2026年8月15日 | カテゴリー : 未分類 | 投稿者 : mr-kondoh.com

7032.2026年8月14日(金) ルパング島帰りの小野田寛郎元少尉

 逆行した台風15号の置き土産だろうか、昨日千葉県を中心に関東地方を襲った大雨は、雷雨を伴う豪雨となって各地に大きな爪痕を残した。県内では、南房総地方を除いて道路の冠水、道路遮断、鉄道運行停止などで県民ばかりでなく千葉を訪れた多くの人々を戸惑わせた。その典型は、最高のレベル5「大雨特別警報」や、同じくレベル5「土砂災害危険警報」が発せられ、東京~成田間の鉄道や、定期バスが運休したこともあり、海外から到着した内外の搭乗客が、空港から出かけられず、7千人もの人たちが空港ロビーに寝泊まりする事態となった。都内23区にも警報が出されたが、地域によって、また時間によって降雨の激しい度合は異なった。

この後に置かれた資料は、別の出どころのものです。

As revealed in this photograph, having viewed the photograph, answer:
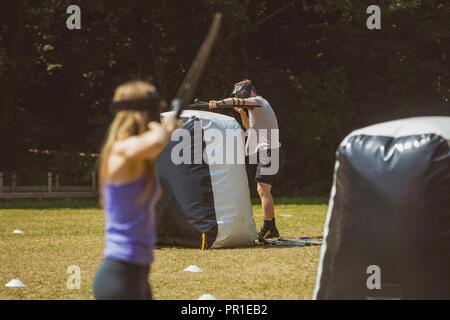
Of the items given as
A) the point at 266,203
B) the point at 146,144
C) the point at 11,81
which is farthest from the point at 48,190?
the point at 146,144

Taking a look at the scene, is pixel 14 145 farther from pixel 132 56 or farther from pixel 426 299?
pixel 426 299

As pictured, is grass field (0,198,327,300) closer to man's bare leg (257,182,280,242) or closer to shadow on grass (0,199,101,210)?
man's bare leg (257,182,280,242)

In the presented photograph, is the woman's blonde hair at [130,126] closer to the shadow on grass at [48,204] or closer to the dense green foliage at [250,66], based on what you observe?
the shadow on grass at [48,204]

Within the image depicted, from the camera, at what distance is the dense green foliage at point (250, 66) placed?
80.9 ft

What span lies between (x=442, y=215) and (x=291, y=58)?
2432cm

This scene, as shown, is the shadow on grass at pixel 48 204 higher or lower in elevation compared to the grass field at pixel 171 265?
lower

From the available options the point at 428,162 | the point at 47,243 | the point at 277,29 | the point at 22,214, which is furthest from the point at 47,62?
the point at 428,162

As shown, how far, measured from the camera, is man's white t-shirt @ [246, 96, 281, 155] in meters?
Answer: 10.4

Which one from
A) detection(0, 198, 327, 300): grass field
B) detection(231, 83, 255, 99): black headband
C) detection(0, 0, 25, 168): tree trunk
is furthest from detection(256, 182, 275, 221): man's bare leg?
detection(0, 0, 25, 168): tree trunk

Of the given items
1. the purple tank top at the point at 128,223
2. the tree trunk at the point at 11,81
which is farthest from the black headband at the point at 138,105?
the tree trunk at the point at 11,81

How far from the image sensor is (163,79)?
82.8 ft

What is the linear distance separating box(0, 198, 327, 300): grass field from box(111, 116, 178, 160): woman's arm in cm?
285

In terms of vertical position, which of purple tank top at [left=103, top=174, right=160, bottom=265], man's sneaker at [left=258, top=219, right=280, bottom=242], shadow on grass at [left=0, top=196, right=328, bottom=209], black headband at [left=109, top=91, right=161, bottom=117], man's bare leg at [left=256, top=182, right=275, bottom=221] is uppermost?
black headband at [left=109, top=91, right=161, bottom=117]

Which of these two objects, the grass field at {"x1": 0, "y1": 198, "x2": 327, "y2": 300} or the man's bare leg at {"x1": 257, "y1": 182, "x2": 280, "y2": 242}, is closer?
the grass field at {"x1": 0, "y1": 198, "x2": 327, "y2": 300}
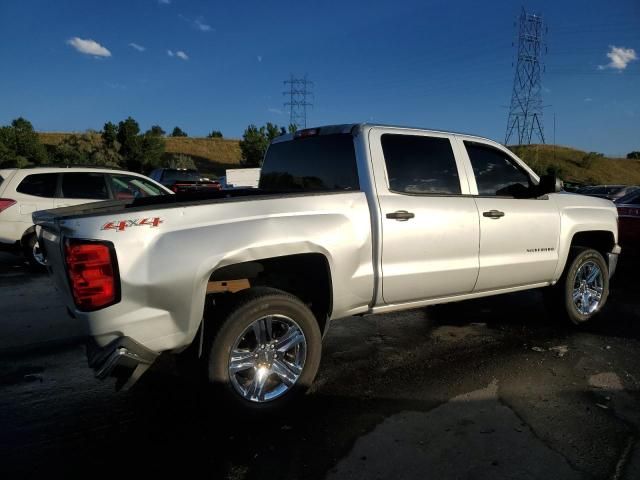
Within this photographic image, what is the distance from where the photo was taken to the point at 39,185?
8.23 meters

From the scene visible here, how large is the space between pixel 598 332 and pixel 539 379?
1.65 meters

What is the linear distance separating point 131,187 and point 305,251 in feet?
21.8

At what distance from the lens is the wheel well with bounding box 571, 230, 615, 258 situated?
5383 millimetres

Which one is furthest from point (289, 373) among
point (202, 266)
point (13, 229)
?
point (13, 229)

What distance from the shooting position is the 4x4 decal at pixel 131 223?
8.69 ft

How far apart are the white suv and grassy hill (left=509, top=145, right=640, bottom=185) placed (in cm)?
7024

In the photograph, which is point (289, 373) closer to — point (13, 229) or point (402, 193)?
point (402, 193)

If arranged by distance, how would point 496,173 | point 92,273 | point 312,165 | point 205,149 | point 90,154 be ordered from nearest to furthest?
point 92,273, point 312,165, point 496,173, point 90,154, point 205,149

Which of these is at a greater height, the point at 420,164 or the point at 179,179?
the point at 420,164

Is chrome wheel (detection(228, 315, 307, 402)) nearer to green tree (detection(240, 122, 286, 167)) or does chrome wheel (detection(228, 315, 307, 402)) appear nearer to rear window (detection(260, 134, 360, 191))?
rear window (detection(260, 134, 360, 191))

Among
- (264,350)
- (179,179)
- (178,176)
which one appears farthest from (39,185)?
(178,176)

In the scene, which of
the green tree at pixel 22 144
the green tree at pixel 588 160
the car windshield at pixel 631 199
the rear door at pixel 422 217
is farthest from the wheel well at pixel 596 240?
the green tree at pixel 588 160

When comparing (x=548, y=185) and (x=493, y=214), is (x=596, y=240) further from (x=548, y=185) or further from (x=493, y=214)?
(x=493, y=214)

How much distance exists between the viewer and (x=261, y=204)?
3156 mm
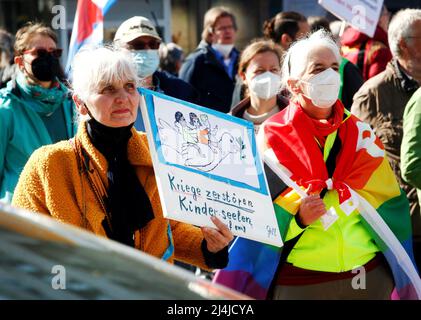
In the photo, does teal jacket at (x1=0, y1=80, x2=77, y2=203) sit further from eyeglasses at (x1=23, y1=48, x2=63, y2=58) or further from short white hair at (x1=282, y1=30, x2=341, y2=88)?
short white hair at (x1=282, y1=30, x2=341, y2=88)

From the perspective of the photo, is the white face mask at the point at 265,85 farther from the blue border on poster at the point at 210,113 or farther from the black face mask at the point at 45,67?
the blue border on poster at the point at 210,113

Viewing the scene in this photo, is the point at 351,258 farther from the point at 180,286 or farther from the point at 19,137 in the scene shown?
the point at 180,286

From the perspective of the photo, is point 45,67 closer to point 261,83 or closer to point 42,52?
point 42,52

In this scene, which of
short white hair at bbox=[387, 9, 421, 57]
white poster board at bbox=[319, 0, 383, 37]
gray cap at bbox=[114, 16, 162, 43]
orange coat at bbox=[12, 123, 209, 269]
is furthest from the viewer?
white poster board at bbox=[319, 0, 383, 37]

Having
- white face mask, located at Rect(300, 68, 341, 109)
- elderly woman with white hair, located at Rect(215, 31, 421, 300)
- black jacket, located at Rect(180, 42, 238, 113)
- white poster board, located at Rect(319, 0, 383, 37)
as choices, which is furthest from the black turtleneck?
black jacket, located at Rect(180, 42, 238, 113)

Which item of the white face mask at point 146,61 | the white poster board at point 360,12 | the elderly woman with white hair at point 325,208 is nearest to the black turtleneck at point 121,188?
the elderly woman with white hair at point 325,208

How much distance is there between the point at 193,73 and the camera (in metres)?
9.68

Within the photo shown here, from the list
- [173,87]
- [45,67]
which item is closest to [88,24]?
[45,67]

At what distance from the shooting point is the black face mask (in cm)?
699

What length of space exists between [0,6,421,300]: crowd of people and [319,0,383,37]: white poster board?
1.14ft

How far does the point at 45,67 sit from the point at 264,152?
193cm

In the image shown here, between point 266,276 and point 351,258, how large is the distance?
1.43ft

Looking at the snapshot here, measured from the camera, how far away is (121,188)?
465 cm
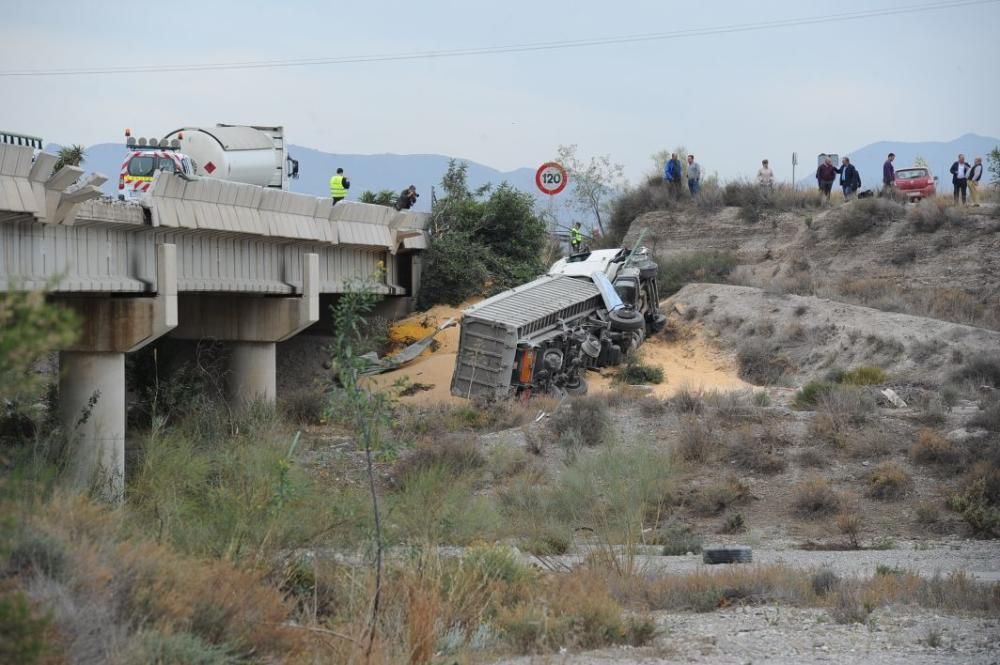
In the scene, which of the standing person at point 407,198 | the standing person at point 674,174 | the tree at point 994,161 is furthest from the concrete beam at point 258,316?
the tree at point 994,161

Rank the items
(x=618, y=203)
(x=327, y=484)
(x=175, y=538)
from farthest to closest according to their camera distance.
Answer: (x=618, y=203) → (x=327, y=484) → (x=175, y=538)

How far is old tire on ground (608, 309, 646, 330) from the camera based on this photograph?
3431 cm

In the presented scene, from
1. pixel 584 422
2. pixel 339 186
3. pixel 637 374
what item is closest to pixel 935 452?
pixel 584 422

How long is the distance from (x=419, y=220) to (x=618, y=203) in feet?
57.8

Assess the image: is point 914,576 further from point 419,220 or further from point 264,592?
point 419,220

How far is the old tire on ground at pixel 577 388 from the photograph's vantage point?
31.4 m

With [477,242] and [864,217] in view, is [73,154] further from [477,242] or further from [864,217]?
[864,217]

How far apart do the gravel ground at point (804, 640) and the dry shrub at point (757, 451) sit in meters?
10.6

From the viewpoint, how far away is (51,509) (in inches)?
402

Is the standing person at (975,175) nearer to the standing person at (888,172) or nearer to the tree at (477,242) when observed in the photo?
the standing person at (888,172)

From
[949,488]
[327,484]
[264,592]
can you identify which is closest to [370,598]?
[264,592]

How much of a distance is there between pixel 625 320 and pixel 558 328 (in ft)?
10.3

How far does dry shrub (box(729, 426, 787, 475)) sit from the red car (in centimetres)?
2957

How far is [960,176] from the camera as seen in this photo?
47.8m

 実は、昨晩も南房総方面以外は、広域的に豪雨に襲われ上空から見るとどこの市町村も道路が冠水していた。特に千葉市内の幕張小学校は母校であり、元々幕張は土地が低いだけに校庭も水浸しではないかと気をもんでいる。

 気象庁は、千葉県の昨日の記録的大雨を「令和8年8月千葉豪雨」と名付けることにした。このように豪雨に名称を定めるのは、「平成29年7月九州北部豪雨」以来のことである。

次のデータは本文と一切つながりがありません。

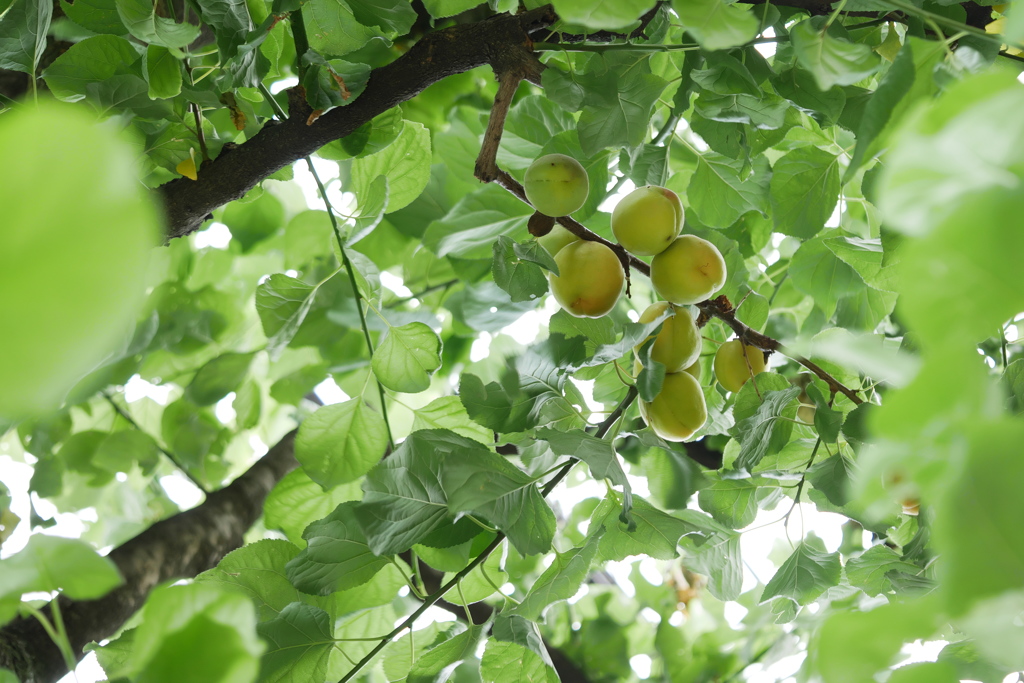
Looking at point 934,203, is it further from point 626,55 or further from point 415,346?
point 415,346

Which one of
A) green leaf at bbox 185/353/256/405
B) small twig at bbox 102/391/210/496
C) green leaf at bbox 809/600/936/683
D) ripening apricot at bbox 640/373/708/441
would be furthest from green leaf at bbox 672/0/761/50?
small twig at bbox 102/391/210/496

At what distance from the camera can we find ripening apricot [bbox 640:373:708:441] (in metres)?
0.58

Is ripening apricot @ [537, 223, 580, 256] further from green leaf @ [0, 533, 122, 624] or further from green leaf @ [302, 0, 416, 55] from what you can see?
green leaf @ [0, 533, 122, 624]

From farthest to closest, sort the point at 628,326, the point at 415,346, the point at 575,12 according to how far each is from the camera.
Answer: the point at 415,346 → the point at 628,326 → the point at 575,12

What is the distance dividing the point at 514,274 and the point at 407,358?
0.48ft

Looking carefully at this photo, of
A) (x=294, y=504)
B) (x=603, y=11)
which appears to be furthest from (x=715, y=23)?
(x=294, y=504)

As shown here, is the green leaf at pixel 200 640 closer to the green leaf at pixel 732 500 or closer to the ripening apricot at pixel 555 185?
the ripening apricot at pixel 555 185

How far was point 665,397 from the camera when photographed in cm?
58

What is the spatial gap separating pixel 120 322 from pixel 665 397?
0.51 m

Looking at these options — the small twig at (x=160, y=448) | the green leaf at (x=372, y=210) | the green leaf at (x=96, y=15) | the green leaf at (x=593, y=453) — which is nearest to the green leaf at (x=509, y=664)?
the green leaf at (x=593, y=453)

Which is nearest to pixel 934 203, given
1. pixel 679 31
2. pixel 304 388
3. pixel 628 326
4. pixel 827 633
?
pixel 827 633

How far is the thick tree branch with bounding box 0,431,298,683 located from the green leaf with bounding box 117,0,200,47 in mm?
471

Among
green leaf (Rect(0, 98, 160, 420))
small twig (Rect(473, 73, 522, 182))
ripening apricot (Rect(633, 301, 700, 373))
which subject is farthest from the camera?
ripening apricot (Rect(633, 301, 700, 373))

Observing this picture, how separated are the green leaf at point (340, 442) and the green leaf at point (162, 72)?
29 cm
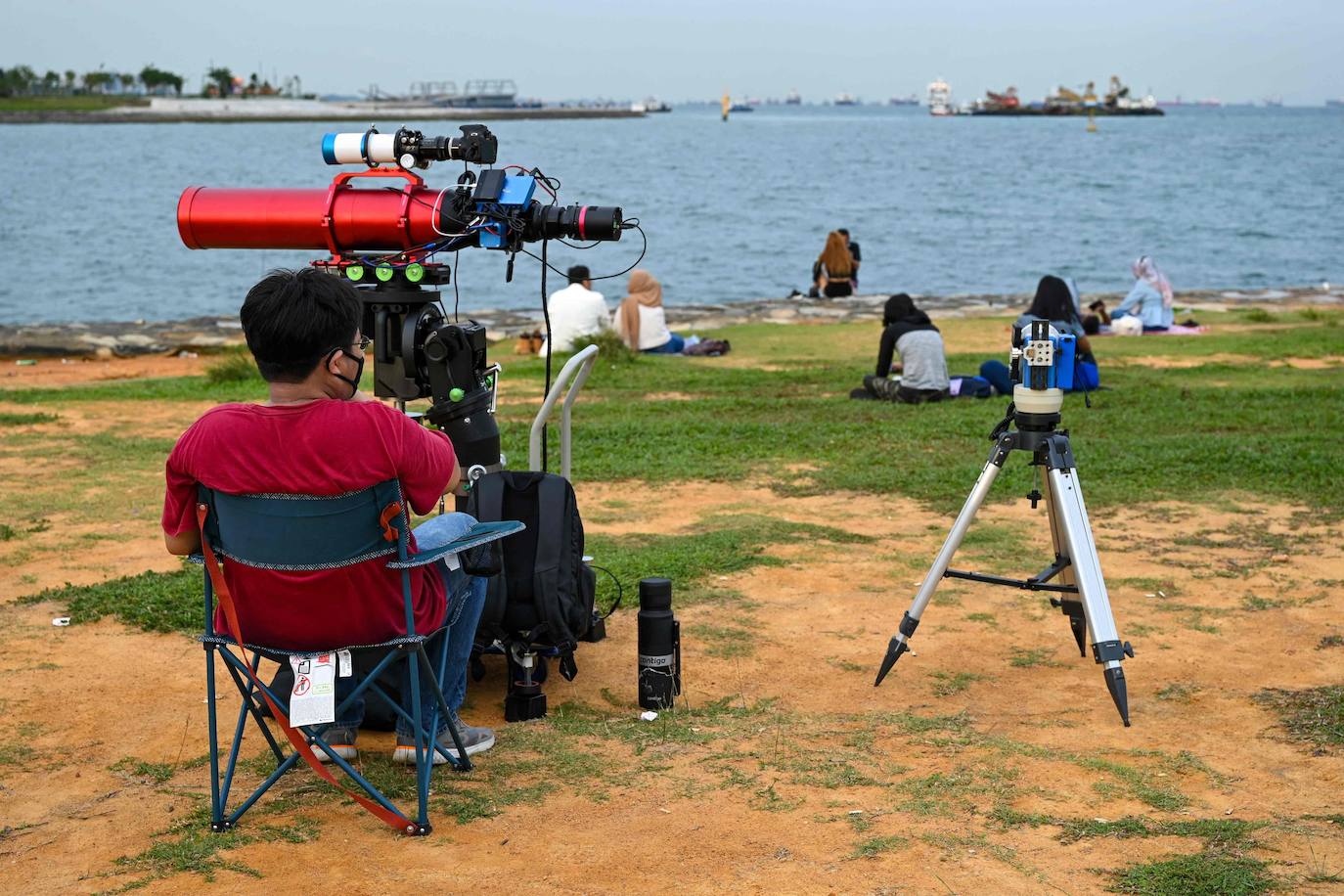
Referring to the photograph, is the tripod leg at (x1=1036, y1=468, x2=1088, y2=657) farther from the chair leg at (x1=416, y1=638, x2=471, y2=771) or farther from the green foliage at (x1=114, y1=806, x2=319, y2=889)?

 今日も千葉県には大雨が降っているようだから、県民の気持ちも落ち着かないだろう。とんだお盆休みとなってしまった。

 さて、一昨日夜NHK・BSで「小野田少尉帰還」が放映された。フィリピン・ルパング島ジャングル内で戦後29年間も終戦を知らずに生き抜いてきた小野田寛郎元少尉のドキュメンタリーである。実際には、小野田は終戦を知ってはいたが、根っからの職業軍人だったので、上官の命令がなければ終戦を認めないと考えたようである。偶々日本人青年とジャングル内で出くわしたことが帰国への道を開いたが、上官から軍務解除の命令がない以上公に姿を現さないということから、元上官をフィリピンに派遣し、目の前で上官が終戦と命令解除を通達して軍人から一般人に戻った。

 小野田が帰国したのは1974年3月12日であるが、その日私は偶々ミヤンマーへ向かう陸軍航空飛行第12戦隊の第一次南方基地慰霊団とともに羽田空港にいた。その時、小野田と鉢合わせした。翌朝のスポーツ紙に「往く人、帰る人」の見出しで紹介された。

 ひとりの軍人として小野田は、予備士官学校、中野学校などを経た生粋の軍人だけに、戦後もフィリピンの山中で現地人とは接触せず、食糧用に彼らの家畜を殺害したことなどが、現地の人からは厳しく非難されていた。しかし、誰の援助も支援もなくひとり野外で生き延びるには、彼のような破天荒な意志と行動力がないと難しいだろう。いろいろ批判も受けたようだが、帰国しても当時の日本で生きて行くために自力では難しいと判断し、僅か半年後にはブラジルに渡り、自ら牧場を経営しながら、その後しばらくして日本で1年の半分を過ごし、その時間を日本の子どもたちにキャンピング生活を指導した。普通の日本人の生き方とは、考え方もスケールも大きく異なる。

 厚生省の太平洋戦争戦没者遺骨収集事業に関わっていた当時、サイパンで救われた横井庄一とは軍人として、また人間として大分違うということを団長だった厚生省課長から随分聞かされたことを想い出す。戦争によって得をした国、人はほとんどいない。むしろ悲しみを味わった国や、人がその何倍も多いかということを考えるといつも戦争に顔を向けている人間がいるのが不思議なくらいである。

 明日は81回目の終戦記念日を迎えることになる。